▶ TEXTO:
# # # # # # #

O presidente Lula (PT) anunciou a aliados sua disposição de reenviar ao Senado a indicação de Jorge Messias para o Supremo Tribunal Federal (STF), mesmo após enfrentar uma derrota histórica na Casa. No dia 29 de abril, a indicação foi rejeitada por 42 votos a 34, o que levou Lula a romper uma aliança com o presidente do Senado, Davi Alcolumbre (União Brasil-AP), considerado um dos responsáveis pela rejeição.
Nos últimos dias, Lula reiterou aos seus aliados que pretende fazer uma nova indicação antes das eleições de outubro. Contudo, não há clareza sobre o resultado de uma possível segunda votação e a estratégia ainda depende de diálogos com Alcolumbre, que não demonstrou apoio ao presidente durante a cerimônia de posse do ministro Nunes Marques no Tribunal Superior Eleitoral (TSE) no dia 12.
A presença de Jorge Messias na posse de Nunes Marques e a recepção calorosa que ele recebeu foram vistas por Lula como sinais positivos. Entretanto, o clima entre os dois líderes se deteriorou, uma vez que Alcolumbre não participou das manifestações de apoio a Messias, gerando um mal-estar visível.

# # # # # # #

▶ ENTRADAS FORNECIDAS:

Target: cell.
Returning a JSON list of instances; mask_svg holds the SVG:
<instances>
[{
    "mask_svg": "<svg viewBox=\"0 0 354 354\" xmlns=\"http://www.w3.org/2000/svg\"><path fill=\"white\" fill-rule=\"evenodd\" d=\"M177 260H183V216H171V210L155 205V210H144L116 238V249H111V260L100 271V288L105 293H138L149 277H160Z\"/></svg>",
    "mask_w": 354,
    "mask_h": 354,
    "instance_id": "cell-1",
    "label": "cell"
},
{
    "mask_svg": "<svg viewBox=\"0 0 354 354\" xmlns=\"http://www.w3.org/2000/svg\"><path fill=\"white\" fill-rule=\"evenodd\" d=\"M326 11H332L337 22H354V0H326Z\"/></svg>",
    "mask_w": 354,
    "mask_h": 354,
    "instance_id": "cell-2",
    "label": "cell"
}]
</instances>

# # # # # # #

▶ TAREFA 1: Transcreva o trecho da notícia sobre a indicação de Jorge Messias ao STF, de "Nos últimos dias, Lula" até "um mal-estar visível.", incluindo este último.
▶ TAREFA 2: Segundo a notícia sobre a indicação de Jorge Messias ao STF, qual foi o placar da votação que rejeitou a indicação no Senado?

▶ SUA RESPOSTA 1:
Nos últimos dias, Lula reiterou aos seus aliados que pretende fazer uma nova indicação antes das eleições de outubro. Contudo, não há clareza sobre o resultado de uma possível segunda votação e a estratégia ainda depende de diálogos com Alcolumbre, que não demonstrou apoio ao presidente durante a cerimônia de posse do ministro Nunes Marques no Tribunal Superior Eleitoral (TSE) no dia 12.
A presença de Jorge Messias na posse de Nunes Marques e a recepção calorosa que ele recebeu foram vistas por Lula como sinais positivos. Entretanto, o clima entre os dois líderes se deteriorou, uma vez que Alcolumbre não participou das manifestações de apoio a Messias, gerando um mal-estar visível.

▶ SUA RESPOSTA 2: 42 votos a 34.